«L’anziano Gaudì contempla la spianata dove si erge il Tempio incompiuto della Sagrada Familia, a Barcellona. Presagendo la morte imminente l’architetto si persuade che non potrà portare a termine il capolavoro, emblema della Città celeste. È inoltre convinto, dopo aver ascoltato la voce di un Angelo, che di fronte al mysterium si può solo arretrare». Il quadro narrativo è grosso modo questo anche se – si sa – spesso non sono gli aspetti narrativi elementari a costituire il vero nucleo dell’opera narrativa. «Tramite Gaudì, di cui ho voluto mettere in luce lo straordinario vitalismo, mi sono interrogato sull’incompiutezza di ogni atto creativo e in generale sulla questione dei limiti imposti all’uomo riguardo al creare. Dietro quei limiti si avverte il vuoto e il silenzio, eppure tale silenzio sembra paradossalmente abitato da parole, suoni e immagini virtuali. L’opera del genio, in fondo, non fa che riproporre paradossi del genere».
Eccolo, dunque, il nucleo profondo.
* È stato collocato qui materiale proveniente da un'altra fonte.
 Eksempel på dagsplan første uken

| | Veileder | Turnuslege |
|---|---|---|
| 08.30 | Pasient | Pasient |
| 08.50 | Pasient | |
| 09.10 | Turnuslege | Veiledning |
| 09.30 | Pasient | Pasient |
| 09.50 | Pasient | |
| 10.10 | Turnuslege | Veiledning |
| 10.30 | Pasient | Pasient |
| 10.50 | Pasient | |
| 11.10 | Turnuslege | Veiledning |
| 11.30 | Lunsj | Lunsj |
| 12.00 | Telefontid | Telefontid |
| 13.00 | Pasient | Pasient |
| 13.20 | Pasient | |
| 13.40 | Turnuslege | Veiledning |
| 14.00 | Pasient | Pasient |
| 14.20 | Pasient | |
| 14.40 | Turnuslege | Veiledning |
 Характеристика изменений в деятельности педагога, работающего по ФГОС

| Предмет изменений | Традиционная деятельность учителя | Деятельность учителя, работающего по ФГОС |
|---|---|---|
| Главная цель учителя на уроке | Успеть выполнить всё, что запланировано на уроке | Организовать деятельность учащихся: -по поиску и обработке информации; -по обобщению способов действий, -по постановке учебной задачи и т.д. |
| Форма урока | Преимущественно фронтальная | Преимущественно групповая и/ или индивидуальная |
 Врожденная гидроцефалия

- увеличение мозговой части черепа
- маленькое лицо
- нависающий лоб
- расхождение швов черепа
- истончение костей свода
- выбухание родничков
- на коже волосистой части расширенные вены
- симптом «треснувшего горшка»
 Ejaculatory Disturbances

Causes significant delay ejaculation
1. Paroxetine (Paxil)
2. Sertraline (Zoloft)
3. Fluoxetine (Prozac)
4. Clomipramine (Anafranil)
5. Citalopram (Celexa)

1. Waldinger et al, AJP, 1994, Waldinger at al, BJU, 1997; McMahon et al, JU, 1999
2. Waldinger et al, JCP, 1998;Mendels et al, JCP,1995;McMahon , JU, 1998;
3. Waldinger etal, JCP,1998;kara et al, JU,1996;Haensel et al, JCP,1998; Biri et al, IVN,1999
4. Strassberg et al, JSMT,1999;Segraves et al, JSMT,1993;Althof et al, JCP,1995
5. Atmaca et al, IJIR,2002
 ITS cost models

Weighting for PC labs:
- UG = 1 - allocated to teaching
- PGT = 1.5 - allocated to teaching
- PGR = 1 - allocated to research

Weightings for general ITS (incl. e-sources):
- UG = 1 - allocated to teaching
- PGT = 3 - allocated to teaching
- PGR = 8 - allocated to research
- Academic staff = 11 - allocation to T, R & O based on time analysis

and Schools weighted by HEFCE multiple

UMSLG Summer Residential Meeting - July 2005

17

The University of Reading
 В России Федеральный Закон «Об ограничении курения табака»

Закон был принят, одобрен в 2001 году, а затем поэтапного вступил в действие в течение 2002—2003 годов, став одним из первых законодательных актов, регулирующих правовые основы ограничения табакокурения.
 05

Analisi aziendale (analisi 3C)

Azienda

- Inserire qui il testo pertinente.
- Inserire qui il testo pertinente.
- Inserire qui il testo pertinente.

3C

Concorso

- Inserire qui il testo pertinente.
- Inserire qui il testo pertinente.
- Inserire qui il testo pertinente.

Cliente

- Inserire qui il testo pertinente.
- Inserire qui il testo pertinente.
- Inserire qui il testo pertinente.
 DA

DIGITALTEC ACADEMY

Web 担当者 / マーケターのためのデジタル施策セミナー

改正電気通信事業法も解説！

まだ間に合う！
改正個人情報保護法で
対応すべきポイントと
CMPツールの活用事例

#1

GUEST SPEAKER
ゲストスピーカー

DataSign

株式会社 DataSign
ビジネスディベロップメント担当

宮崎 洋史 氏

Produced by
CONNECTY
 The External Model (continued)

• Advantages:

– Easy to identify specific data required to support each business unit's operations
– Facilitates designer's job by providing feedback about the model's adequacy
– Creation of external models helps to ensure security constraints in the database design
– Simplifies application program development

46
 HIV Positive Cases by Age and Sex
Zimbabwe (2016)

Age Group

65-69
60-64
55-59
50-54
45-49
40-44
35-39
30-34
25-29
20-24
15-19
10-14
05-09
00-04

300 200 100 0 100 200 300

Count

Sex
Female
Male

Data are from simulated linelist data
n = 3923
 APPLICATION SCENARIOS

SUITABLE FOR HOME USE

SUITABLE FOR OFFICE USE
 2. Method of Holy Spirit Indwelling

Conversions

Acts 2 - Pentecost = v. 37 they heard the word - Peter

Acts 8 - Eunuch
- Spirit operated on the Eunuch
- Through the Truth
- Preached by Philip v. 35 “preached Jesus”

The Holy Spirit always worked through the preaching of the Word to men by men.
E a presentarcelo è lo scrittore Gilberto Isella: sue sono infatti le parole de Il giardino della vita, che assieme alla musica di José María Sánchez-Verdú andranno a comporre una preziosa anteprima, la prossima domenica 26 febbraio alle 17.30 presso il Palazzo dei Congressi di Lugano. Il contesto è quello di 900presente (rassegna sostenuta fin dagli inizi dal Percento Culturale Migros Ticino e quest’anno giunta alla diciottesima edizione) per una produzione – «“un’azione scenica”, non trovo altre definizioni. Parole e musica qui sono predominanti» – che come al solito vede in prima linea il Conservatorio della Svizzera italiana (con l’Ensemble 900 diretto da Arturo Tamayo e il Coro Clairière diretto da Brunella Clerici), il Settore prosa della RSI con il regista Claudio Laiso e il Teatro d’ombre Controluce di Alberto Jona.
«Circa un anno fa Roberto Valtancoli, responsabile di 900presente, mi propose di rielaborare il mio libro poetico Preludio e corrente per Antoni e ne ricavai un libretto teatrale concepito per la musica. L’argomento spagnolo e la fama di Gaudì suscitarono l’interesse del maestro Tamayo e del compositore madrileno Sànchez Verdù». Non si tratta però di una pura e semplice biografia messa in poesia e musica, perché «ho immaginato il grande architetto negli ultimi giorni di vita – con un flashback sull’infanzia – tentando di entrare nel suo pensiero e assumendomi la responsabilità di ricostruirlo liberamente».
Il rapporto con il compositore – relazione spesso delicata, attraverso tutta la storia della musica – come si è invece articolato? «José Maria ha avuto carta bianca. Di lui conoscevo qualche lavoro e ritenevo le sue opzioni stilistiche compatibili con le mie. L’ho reso attento su alcuni capisaldi del testo: assenza di pregiudiziali ideologiche, rifiuto dell’intellettualismo e dell’enfasi». La parola di Gaudì è infatti visionaria «vibrante di emozioni, ma nel contempo profondamente interiorizzata. A volte essa pare perfino trascendere l’io e intrecciarsi con quella dell’Angelo». Con una precisa richiesta per la componente musicale: «l’importante era mantenere l’atmosfera fiabesca dell’insieme, potenziata dalla presenza scenica dei bambini del coro. Ho decifrato per sommi capi la partitura, e penso proprio che il compositore abbia interpretato in modo ammirevole lo spirito dell’opera».
Ma a parte il lato strettamente produttivo, qual è il rapporto dello scrittore Isella con la musica? «Sono sempre stato un appassionato di musica, un buon dilettante che ha avuto anche la fortuna di seguire corsi di musicologia durante gli studi a Ginevra. L’universo musicale rappresenta per me un tutto indiviso: mi procura altrettanto piacere ascoltare un notturno di Chopin o un assolo del sassofonista Coltrane».